SEC. 954. MILITARY ACTIVITIES IN CYBERSPACE. Congress affirms that the Department of Defense has the capability, and upon direction by the President may conduct offensive operations in cyberspace to defend our Nation, Allies and interests, subject to— (1) the policy principles and legal regimes that the Department follows for kinetic capabilities, including the law of armed conflict; and (2) the War Powers Resolution (50 U.S.C. 1541 et seq.).

Proposed change (section 941 of McKeon's bill in re NDAA FY'13, same as section 962 of the HASC bill last year):

 SEC. 954. MILITARY ACTIVITIES IN CYBERSPACE.

(a) AFFIRMATION.—Congress affirms that the Secretary of Defense is authorized to conduct military activities in cyberspace.

(b) AUTHORITY DESCRIBED.—The authority referred to in subsection (a) includes the authority to carry out a clandestine operation in cyberspace—

     (1) in support of a military operation pursuant to the Authorization for Use of Military Force (50 U.S.C. 1541 note; Public Law 107-40) against a target located outside of the United States; or

     (2) to defend against a cyber attack against an asset of the Department of Defense.

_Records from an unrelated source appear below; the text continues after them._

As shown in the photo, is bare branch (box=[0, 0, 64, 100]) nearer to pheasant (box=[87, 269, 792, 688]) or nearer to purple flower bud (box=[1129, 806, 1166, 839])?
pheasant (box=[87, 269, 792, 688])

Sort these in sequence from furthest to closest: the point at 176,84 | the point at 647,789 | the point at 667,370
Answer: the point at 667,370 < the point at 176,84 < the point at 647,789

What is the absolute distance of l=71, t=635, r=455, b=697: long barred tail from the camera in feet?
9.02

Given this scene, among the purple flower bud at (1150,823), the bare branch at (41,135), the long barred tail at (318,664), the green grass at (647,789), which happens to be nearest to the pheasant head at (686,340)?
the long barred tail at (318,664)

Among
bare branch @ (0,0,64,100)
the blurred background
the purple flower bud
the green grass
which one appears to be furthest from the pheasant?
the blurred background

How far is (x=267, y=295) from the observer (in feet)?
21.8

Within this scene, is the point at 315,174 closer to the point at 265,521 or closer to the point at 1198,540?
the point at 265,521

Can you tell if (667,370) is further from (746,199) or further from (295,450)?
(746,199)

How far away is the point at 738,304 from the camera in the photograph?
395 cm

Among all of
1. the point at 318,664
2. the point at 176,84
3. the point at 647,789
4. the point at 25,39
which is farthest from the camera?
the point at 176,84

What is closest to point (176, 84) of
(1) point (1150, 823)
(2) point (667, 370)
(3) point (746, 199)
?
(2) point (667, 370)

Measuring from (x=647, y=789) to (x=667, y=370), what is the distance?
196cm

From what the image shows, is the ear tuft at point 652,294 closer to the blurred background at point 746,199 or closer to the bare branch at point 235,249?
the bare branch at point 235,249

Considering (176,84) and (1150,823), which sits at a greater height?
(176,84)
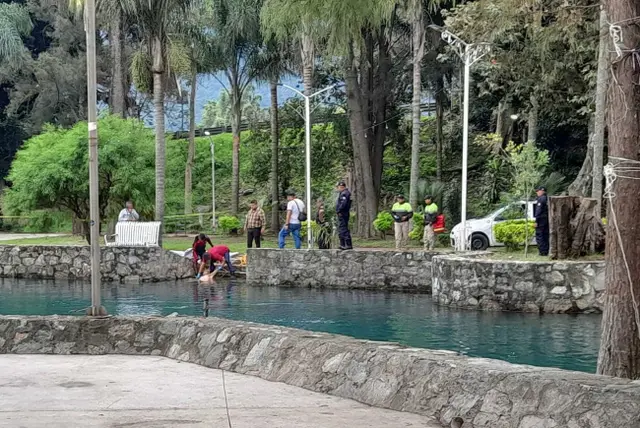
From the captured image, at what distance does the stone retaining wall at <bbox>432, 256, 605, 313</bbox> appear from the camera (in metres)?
16.7

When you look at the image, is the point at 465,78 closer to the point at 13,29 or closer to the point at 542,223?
the point at 542,223

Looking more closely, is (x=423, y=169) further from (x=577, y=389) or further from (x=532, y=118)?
(x=577, y=389)

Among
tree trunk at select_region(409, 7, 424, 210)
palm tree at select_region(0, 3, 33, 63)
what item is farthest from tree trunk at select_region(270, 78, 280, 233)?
palm tree at select_region(0, 3, 33, 63)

(c) RULE OF CONSTRUCTION.—Nothing in this section shall be construed to limit the authority of the Secretary of Defense to conduct military activities in cyberspace.

Note that the explanatory statement for the revision also is the same as it was last year:

Section 941—Military Activities in Cyberspace

This section would affirm that the Secretary of Defense has the authority to conduct military activities in cyberspace. The committee recognizes that because of the evolving nature of cyber warfare, there is a lack of historical precedent for what constitutes traditional military activities in cyberspace.

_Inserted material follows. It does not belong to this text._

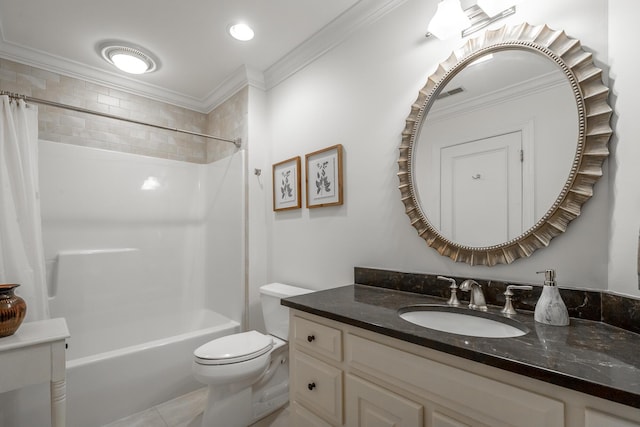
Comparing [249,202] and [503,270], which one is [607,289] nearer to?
[503,270]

In particular, this section would clarify that the Secretary of Defense has the authority to conduct clandestine cyberspace activities in support of military operations pursuant to a congressionally authorized use of force outside of the United States, or to defend against a cyber attack on an asset of the Department of Defense.

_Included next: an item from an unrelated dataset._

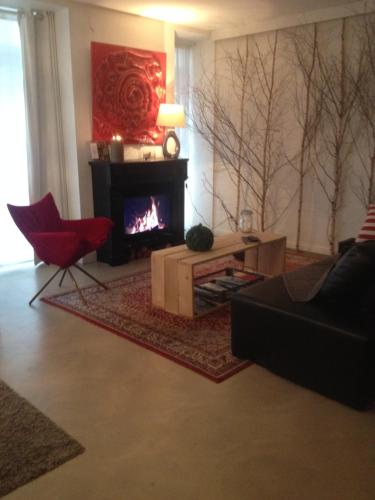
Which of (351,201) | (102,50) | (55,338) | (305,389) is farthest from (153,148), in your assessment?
(305,389)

The committee notes that Al Qaeda, the Taliban, and associated forces are increasingly using the internet to exercise command and control as well as to spread technical information enabling attacks on U.S. and coalition forces in areas of ongoing hostilities. Terrorists often rely on the global reach of the internet to communicate and plan from distributed sanctuaries throughout the world. As a result, military activities may not be confined to a physical battlefield, and the use of military cyber activities has become a critical part of the effort to protect U.S. and coalition forces and combat terrorism globally. In certain instances, the most effective way to neutralize threats is to undertake military cyber activities in a clandestine manner. While this section is not meant to identify all or in any way limit other possible military activities in cyberspace, the Secretary of Defense’s authority includes the authority to conduct clandestine military activities in cyberspace in support of military operations pursuant to an armed conflict for which Congress has authorized the use of all necessary and appropriate force or to defend against a cyber attack on a Department of Defense asset.

Because of the sensitivities associated with such military activities and the need for more rigorous oversight, this section would require quarterly briefings to the congressional defense committees on covered military activities in cyberspace.

I've nothing to add at this point, beyond what I said in commenting on these same provisions last year.  It will be interesting to see how things unfold this time round.